A problem with power might be a problem related to delivery of Fuel, Air or Spark. Look at each of these systems and check out the basics.

Fuel Filter - is it OK
Fuel Pump - is it working OK?

Air Filter - is it OK shape?
Air ducting, intake manifold - is it free of Vacuum Leak (empty/missing fittings)?
Fuel Mixture is all 'puter controlled now, but you may put your hand over the exhaust pipe with the engine idling, and see if it feels "even", and smell your hand, do you smell gas? oil?

Spark Plugs - removing each plug and remember which cylinder each is from... is the color and wear on each plug nearly identical? All plugs should read light brown. If any one plug shows a different color, that indicates a problem local to that cylinder, which might be bad ring or bad head gasket or bad valve or any such thing, a matter of further investigation. But anyway if all the plugs read similar to each other, then this sort of eliminates the diagnosis of a problem with a particular cylinder.
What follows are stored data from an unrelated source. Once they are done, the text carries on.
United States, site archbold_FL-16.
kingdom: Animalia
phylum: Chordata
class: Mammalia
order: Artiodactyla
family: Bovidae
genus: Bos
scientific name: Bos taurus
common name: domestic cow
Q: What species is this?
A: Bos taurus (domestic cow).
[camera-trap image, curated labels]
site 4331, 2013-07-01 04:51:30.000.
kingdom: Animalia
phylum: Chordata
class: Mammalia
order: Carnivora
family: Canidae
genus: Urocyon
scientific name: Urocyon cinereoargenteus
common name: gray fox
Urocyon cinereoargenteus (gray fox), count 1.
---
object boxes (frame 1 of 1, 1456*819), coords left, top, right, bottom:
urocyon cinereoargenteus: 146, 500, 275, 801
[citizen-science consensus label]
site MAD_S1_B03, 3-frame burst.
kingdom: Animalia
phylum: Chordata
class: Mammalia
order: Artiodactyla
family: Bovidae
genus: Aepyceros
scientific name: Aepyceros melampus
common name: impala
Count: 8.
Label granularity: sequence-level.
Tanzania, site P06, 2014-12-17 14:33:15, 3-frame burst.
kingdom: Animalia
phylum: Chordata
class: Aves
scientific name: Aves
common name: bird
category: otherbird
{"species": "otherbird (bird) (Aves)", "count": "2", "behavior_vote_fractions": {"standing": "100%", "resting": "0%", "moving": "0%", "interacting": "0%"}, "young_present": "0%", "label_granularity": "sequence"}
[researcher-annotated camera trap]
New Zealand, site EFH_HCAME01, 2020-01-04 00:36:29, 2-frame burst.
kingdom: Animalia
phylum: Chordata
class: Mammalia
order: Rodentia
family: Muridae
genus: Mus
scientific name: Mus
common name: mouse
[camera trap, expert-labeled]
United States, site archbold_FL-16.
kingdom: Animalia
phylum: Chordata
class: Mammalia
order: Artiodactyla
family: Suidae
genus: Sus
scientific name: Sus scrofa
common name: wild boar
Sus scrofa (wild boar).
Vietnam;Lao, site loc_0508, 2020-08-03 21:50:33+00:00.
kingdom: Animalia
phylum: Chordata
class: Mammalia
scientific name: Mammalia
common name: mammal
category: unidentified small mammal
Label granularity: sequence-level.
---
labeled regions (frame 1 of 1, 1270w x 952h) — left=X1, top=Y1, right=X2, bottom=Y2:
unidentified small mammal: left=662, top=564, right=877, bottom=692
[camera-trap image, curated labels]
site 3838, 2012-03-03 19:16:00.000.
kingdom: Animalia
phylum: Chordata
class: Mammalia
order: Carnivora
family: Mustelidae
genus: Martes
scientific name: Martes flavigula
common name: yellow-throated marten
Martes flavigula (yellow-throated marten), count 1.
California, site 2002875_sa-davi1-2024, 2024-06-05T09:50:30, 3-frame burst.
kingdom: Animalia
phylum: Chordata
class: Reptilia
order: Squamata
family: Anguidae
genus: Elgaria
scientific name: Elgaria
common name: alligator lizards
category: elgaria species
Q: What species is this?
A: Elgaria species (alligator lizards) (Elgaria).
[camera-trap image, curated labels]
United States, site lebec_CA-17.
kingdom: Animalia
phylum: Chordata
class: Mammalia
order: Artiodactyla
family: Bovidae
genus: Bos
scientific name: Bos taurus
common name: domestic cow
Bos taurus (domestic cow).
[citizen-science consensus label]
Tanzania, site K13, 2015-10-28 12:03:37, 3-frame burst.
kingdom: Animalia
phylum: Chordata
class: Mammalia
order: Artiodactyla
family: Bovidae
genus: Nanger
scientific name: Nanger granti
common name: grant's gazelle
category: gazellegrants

I can't really make sense of what you are saying about oil on the threads, I don't find it meaningful. What is important is the part of the plug IN the combustion chamber. And when you put the plugs back make sure you put each into the same cylinder it came from, and put oil on the threads.

Also, with engine idling, and hand on gear shift or some place you have a good sense of engine vibration, is engine firing on all cylinders evenly? Do you notice any miss?

Intermittent miss may be bad plug wires... I had an engine down on power and noticed great benefit from new plug wires. Plug wires work good for about 30-50k miles, if yours are older than this consider replacing them.

Hmm, if one plug has oil on the threads and the others don't, it might be that plug just plain isn't firing, the plug wire or distributor on that cylinder is bad or something.
 
In most new cars it is cheaper to get an engine from the junk yard, depending on how many miles (say 250,000), whould answer your question. You might also want to ask yourself how much money you want to put in that car, say you replace/rebuild your engine the Transmission will go next if it is an automatic. Actually in that case it may be the transmission slipping insead of the engine.
 
I thought the car was involved in a 'bad wreck'? How can the body be in perfect condition and the engine have so many issues?